J. Edgar Hoover não é menos controverso, sabe-se. Aliás, é personagem mais grosseiro, e Clint Eastwood não deixa de vê-lo assim. No entanto, ali convivem o chantagista e o patriota; o idealista e o malfeitor. Ele é malfeitor porque precisa manter o poder, não por outra razão. Ele forja dossiês contra presidentes. Ele mantém arquivos secretos que desafiam os próprios presidentes. Ele é agente de uma ruína moral, de um esquecimento dos valores que o desespera, porque não era isso que havia imaginado ao criar o FBI.

Isso está no filme, note-se.

Ora, com Thatcher algo semelhante ocorre.

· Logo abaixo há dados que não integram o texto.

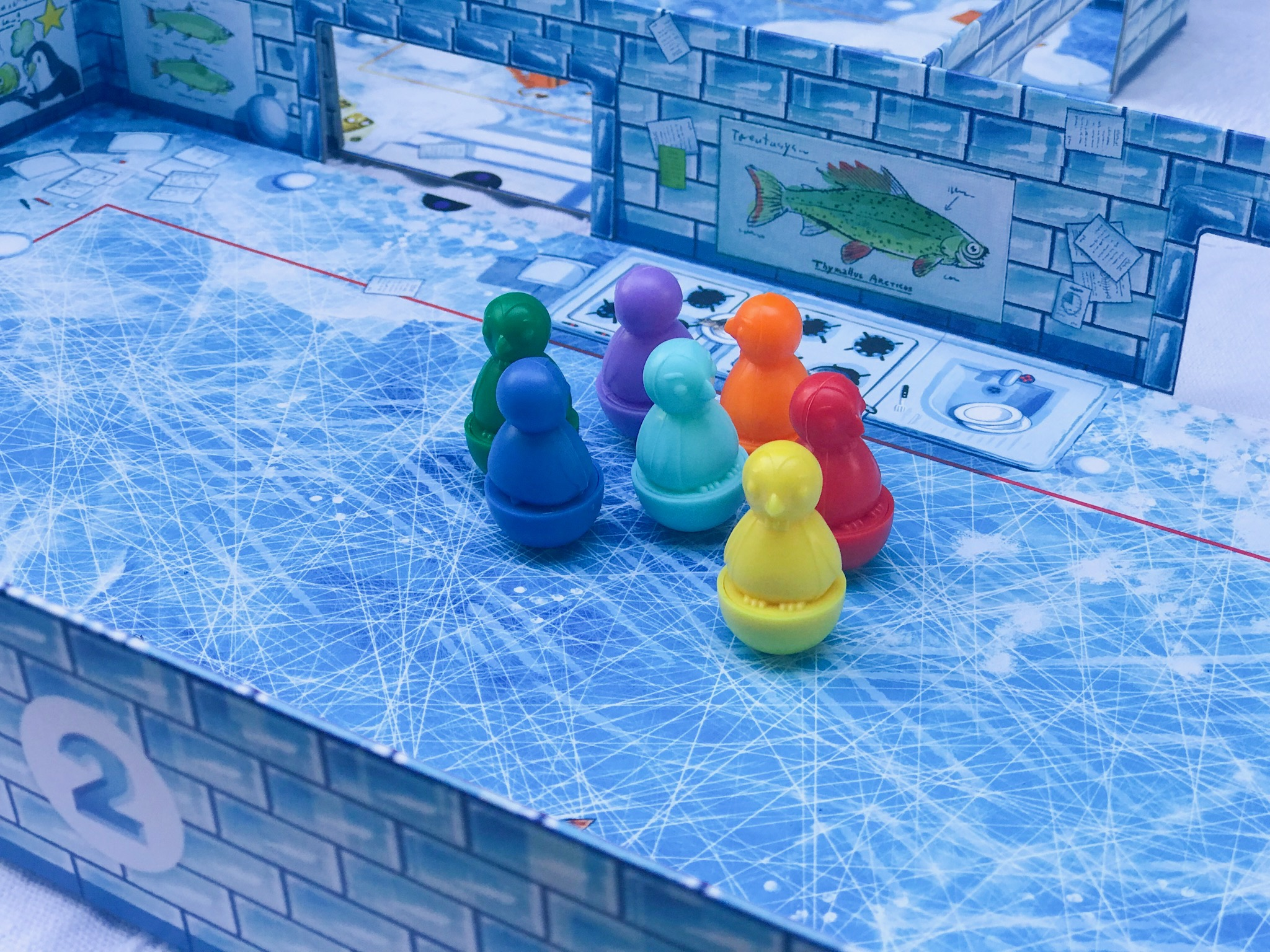 ICECOOL and ICECOOL2 family board game 12.jpeg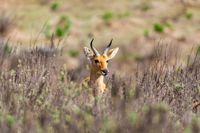 mountain reedbuck Ethiopia Africa wildlife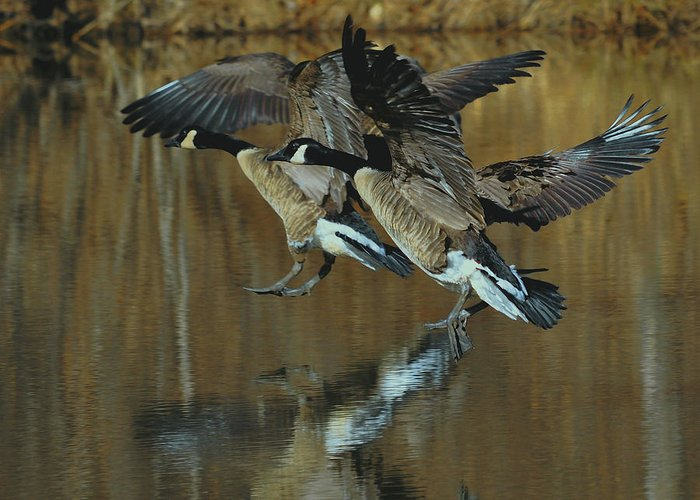 Paul Lyndon Phillips Greeting Card featuring the photograph Canada Goose Trio Landing - C0843m by Paul Lyndon Phillips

Também ela despreza o tempo em que vive seus últimos anos, pautados pela vulgaridade, pelo apego à matéria, pelo desprezo das idéias. No entanto, ela tem muito a ver com a construção desse mundo, da qual é uma agente privilegiada, malgrado ela. O problema é que isso nunca está no filme. O mal do mundo ocorre à revelia dela e apesar dela.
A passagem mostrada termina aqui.